By John Corrado
★★★ (out of 4)
It always feels good to find a Canadian film that takes some of the most recognizable tropes of homegrown cinema, including a dark sense of humour and scenic shots of our country’s many beautiful landscapes, and uses them in service of telling a story that still feels unique and genuinely touching.
This is Borealis, a road trip dramedy that works exceptionally well at juggling different tones to offer a deeply poignant exploration of the bond between an estranged father and daughter. The film follows Jonah Finn (Jonas Chernick), a hopeless gambling addict who owes thousands of dollars to an underground ring.
When Jonah finds out that his rebellious, pot-smoking daughter Aurora (Joey King) is going blind from a rare eye disorder, and will lose her eyesight completely within the month, he doesn’t have the heart to break the news to her, and they instead set out on an impromptu road trip to Churchill, Manitoba so that she can see the Northern Lights. But there’s also an ulterior motive for their trip, putting them on the run from vengeful accountant Tubby Finkleman (Kevin Pollak), who is hot on their trail.

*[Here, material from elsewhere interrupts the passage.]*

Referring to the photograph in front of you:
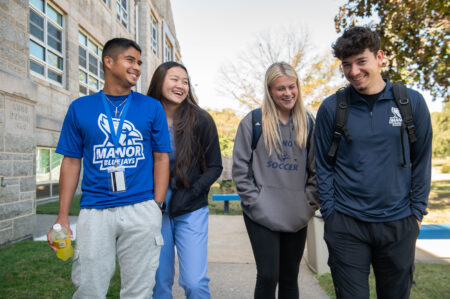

Directed by Sean Garrity, and co-written by Jonas Chernick, who last collaborated on the very different comedy My Awkward Sexual Adventure, Borealis impressively pulls off a carefully balanced tone that switches seamlessly between pitch black humour and genuine pathos. The films works as a character piece first and foremost, anchored by a pair of excellent performances from Jonas Chernick and Joey King, who bring a lot of depth to their roles and share some great interplay together.
Jonah is an interesting character in that the choices he makes aren’t always likeable, yet he still garners our sympathy, an everyman who gets in over his head but is still trying to make it right. Aurora’s angst is completely relatable, giving us a clear sense of her inner emotional turmoil as she comes to terms with losing her eyesight. The result is a thoroughly engaging and uniquely Canadian trip, that is by turns entertaining and emotionally affecting, right through to the haunting final shot.
Borealis is now playing in limited release at the Carlton Cinema in Toronto.